Supplied material section start

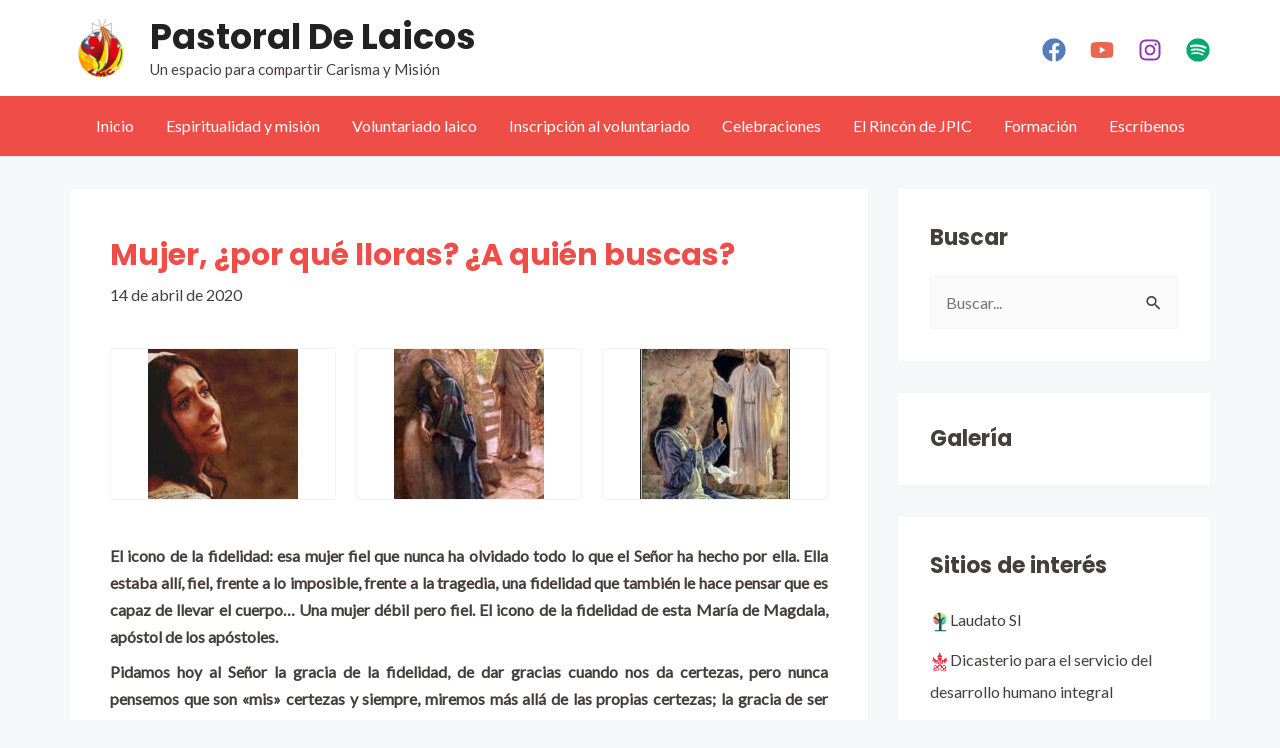

--- FILE ---
content_type: text/css
request_url: https://laicosmercedarios.mercedariasdelacaridad.org/wp-content/themes/astra-child/style.css?ver=6.8.3
body_size: 979
content:
/*
Theme Name: Astra Child
Theme URI: https://wpastra.com/
Template: astra
Author: Brainstorm Force
Author URI: https://wpastra.com/about/?utm_source=theme_preview&utm_medium=author_link&utm_campaign=astra_theme
Description: Astra is fast, fully customizable &amp; beautiful WordPress theme suitable for blog, personal portfolio, business website and WooCommerce storefront. It is very lightweight (less than 50KB on frontend) and offers unparalleled speed. Built with SEO in mind, Astra comes with Schema.org code integrated and is Native AMP ready so search engines will love your site. It offers special features and templates so it works perfectly with all page builders like Elementor, Beaver Builder, Visual Composer, SiteOrigin, Divi, etc. Some of the other features: # WooCommerce Ready # Responsive # RTL &amp; Translation Ready # Extendible with premium addons # Regularly updated # Designed, Developed, Maintained &amp; Supported by Brainstorm Force. Looking for a perfect base theme? Look no further. Astra is fast, fully customizable and WooCommerce ready theme that you can use for building any kind of website!
Tags: custom-menu,custom-logo,entertainment,one-column,two-columns,left-sidebar,e-commerce,right-sidebar,custom-colors,editor-style,featured-images,full-width-template,microformats,post-formats,rtl-language-support,theme-options,threaded-comments,translation-ready,blog
Version: 3.9.2.1664982889
Updated: 2022-10-05 17:14:49

*/

/* --- TÍTULO DE LA LISTA DE REPRODUCCIÓN --- */
.sr_it-playlist-title {
	display: none;
}

/* --- CONTENEDORES DE LAS ENTRADAS --- */
.ast-separate-container .ast-article-post, .ast-separate-container .ast-article-single {
	margin-bottom: 32px;
	padding: 3.00em 2.50em;
}

/* --- TÍTULO DE LA ENTRADA --- */
.entry-title, .entry-title a {
	color: #ef4d48;
}

/* --- IMAGEN DE LA ENTRADA --- */

.wp-post-image {
	width: 100%;
	height: 250px;
    object-fit: cover;
}

/* --- MENÚ PRINCIPAL --- */

.menu-link {
	color: #ffffff;
}

.menu-link:hover, .menu-link:focus {
	background: #ffffff;
	color: #000000;
}

.entry-content {
	text-align: justify;
}

/*--- CONTENIDO ---*/

.ast-separate-container #primary, .ast-separate-container.ast-left-sidebar #primary, .ast-separate-container.ast-right-sidebar #primary {
    margin: 2em 0;
    padding: 0;
}

#secondary {
    margin: 2em 0 2.5em;
}

.wpforms-submit{
	color: #000 !important;
}
.wpforms-submit:hover{
	color: #ffff !important;
}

Supplied material section end

— Problem details —
The answer must be every line from the records above that contains the word "margin", copied in full.

— Exercise result —
	margin-bottom: 32px;
    margin: 2em 0;
    margin: 2em 0 2.5em;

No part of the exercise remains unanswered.